Mr. Biden is first restoring and slightly strengthening auto mileage standards to the levels that existed under President Barack Obama but were weakened during the Trump administration. The new rules, which would apply to vehicles in the model year 2023, would cut about one-third of the carbon dioxide produced annually by the United States and prevent the burning of about 200 billion gallons of gasoline over the lifetime of the cars, according to a White House fact sheet.
The administration next plans to draft even more stringent pollution rules for both passenger vehicles and heavy-duty trucks that are designed to compel automakers to ramp up sales of electric vehicles.
“There’s a vision of the future that is now beginning to happen, a future of the automobile industry that is electric — battery electric, plug-in hybrid electric, fuel cell electric,” said Mr. Biden, who announced the plan from the South Lawn of the White House before an array of parked electric vehicles, including the Ford F150 Lightning, the Chevrolet Bolt EV and a Jeep Wrangler. “The question is whether we’ll lead or fall behind in the future.”
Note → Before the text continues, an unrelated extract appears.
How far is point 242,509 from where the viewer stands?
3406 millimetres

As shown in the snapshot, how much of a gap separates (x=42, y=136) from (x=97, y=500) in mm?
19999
Mr. Biden’s actions amount to an attempt to overhaul a major American industry in order to better compete with China, which makes about 70 percent of the world’s electric vehicle batteries. In an effort that blends environmental, economic and foreign policy, Mr. Biden wants to retool and expand the domestic supply chain so that the batteries that are essential to electric vehicles are also made in American factories.
“This is the first example of how Biden’s administration would do industrial policy in the climate change context,” said Michael Oppenheimer, a professor of geosciences and international affairs at Princeton University.
Without a radical change to the type of vehicles Americans drive, it will be impossible for Mr. Biden to meet his ambitious pledge to cut planet-warming emissions by 50 percent from 2005 levels by the end of this decade. Gasoline-powered cars and trucks are the largest single source of greenhouse gases produced in the United States, accounting for 28 percent of the country’s total carbon emissions.
He also signed an executive order that calls for the government to try to ensure that half of all vehicles sold in the United States be electric by 2030.
In a signal of industry support, the president was joined on the South Lawn by the chief executives of the nation’s three largest automakers, as well as the head of the United Auto Workers. The automakers pledged that 40 to 50 percent of their new car sales would be electric vehicles by 2030, up from just 2 percent this year, on the condition that Congress passes a spending bill that includes billions of dollars for a national network of electric vehicle charging stations, as well as tax credits to make it cheaper for companies to build the cars and consumers to buy them.